One obvious question after hearing about all the new entrants is, how can they all survive? The short answer, of course, is they won’t. Nevertheless, expect to see a lot of jockeying, marketing and positioning over the next year or two because it’s still very early days in the world of AI-powered and personal assistant-driven smart speakers.

Yes, Amazon has built an impressive and commanding presence with the Echo line, but there are many limitations to Echos and all current smart speakers that frustrate existing users. Thankfully, technology improvements are coming that will enable competitors to differentiate themselves from others in ways which reduce the frustration and increase the satisfaction that consumers have with smart speakers.

Part of the work involves the overall architecture of the devices and how they interact with cloud-based services. For example, one of the critical capabilities that many users want is the ability to accurately recognize different individuals that speak to the device, so that responses can be customized for different members of a household. To achieve this as quickly and accurately as possible, it doesn’t make sense to try and send the audio signal to the cloud and then wait for the response. Even with superfast network connections, the inevitable delays make interactions with the device feel somewhat awkward.

The same problem exists when you try to move beyond the simple single query requests that most people are making to their smart speakers today. (Alexa, play music by horn bands or Alexa, what is the capital of Iceland?) In order to have naturally flowing, multi-question or multi-statement conversations, the delays (or latency) have to be dramatically reduced.

The obvious answer to the problem is to do more of the recognition and response work locally on the device and not rely on a cloud-based network connection to do so. In fact, this is a great example of the larger trend of edge computing, where we are seeing devices or applications that use to rely solely on big data centers in the cloud start to do more of the computational work on their own.

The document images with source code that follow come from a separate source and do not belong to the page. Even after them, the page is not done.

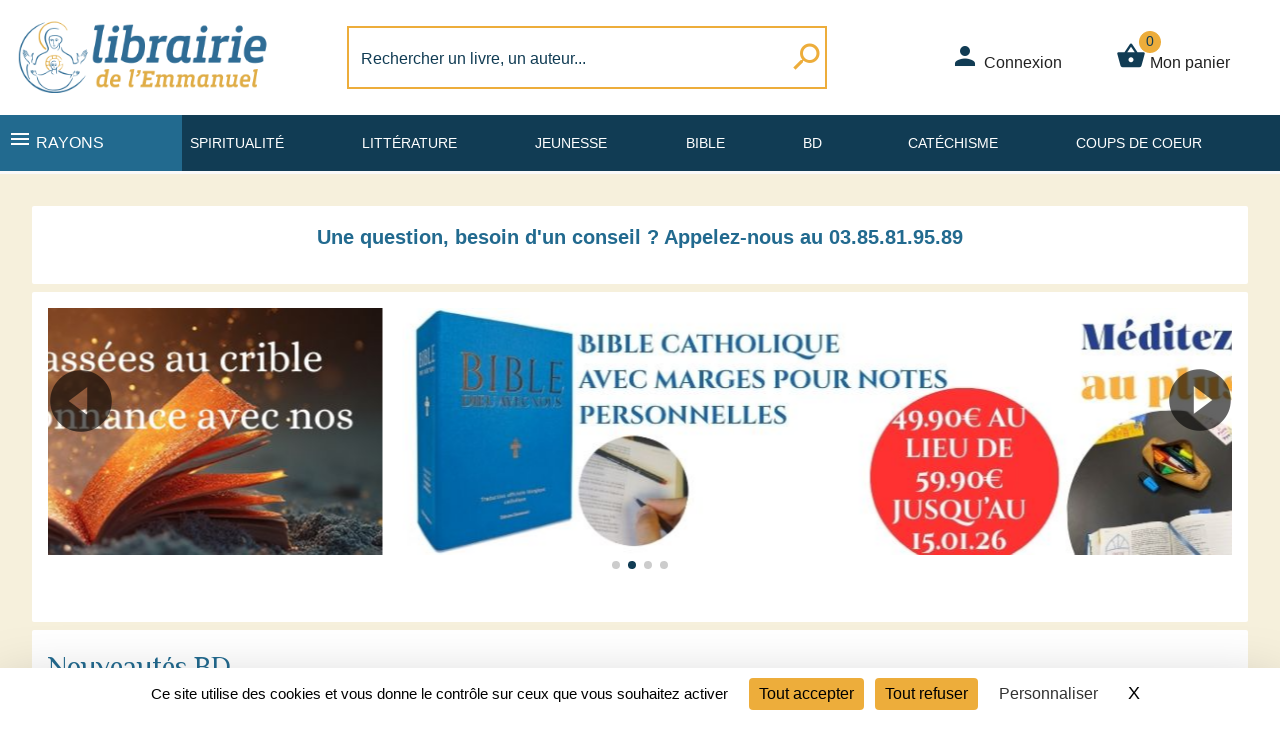

--- FILE ---
content_type: text/plain; charset=utf-8
request_url: https://widget.mondialrelay.com/parcelshop-picker/version?_=1762518270680
body_size: 141
content:
4.0.11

That’s part of the reason you’re starting to see companies like Qualcomm and Intel, among others, develop chips that are designed to enable more powerful local computing work on devices like smart speakers. The ability to learn and then recognize different individuals, for example, is something that the DSP (digital signal processor) component of new chips from these vendors can do.

Another technological challenge facing current generation products is recognition accuracy. Everyone who has used a smart speaker or digital assistant on other device has had the experience of not being understood. Sometimes that’s due to how the question or command is phrased, but it’s often due to background noises, accents, intonation or other factors that essentially end up providing an imperfect audio signal to the cloud-based recognition engine. Again, more local audio signal processing can often improve the audio signal to be sent, thereby enhancing overall recognition.

Going further, most of the AI-based learning algorithms used to recognize and accurately respond to speech will likely need to be run in very large, compute-intensive cloud data centers. However, the idea of being able to start do pattern recognition of common phrases (a form of inferencing—the second key aspect of machine learning and AI) locally with the right kind of computing engines and hardware architectures is becoming increasingly possible. It may be a long time before all that kind of work can be done within smart speakers and other edge devices, but even doing some speech recognition on the device should enable higher accuracy and longer conversations. In short, a much better user experience.

As new entrants try to differentiate their products in an increasingly crowded space, the ability to offer some key tech-based improvements is going to be essential. Clearly there’s a great deal of momentum behind the smart speaker phenomenon, but it’s going to take these kind performance improvements to move them beyond idle curiosities and into truly useful, everyday kinds of tools.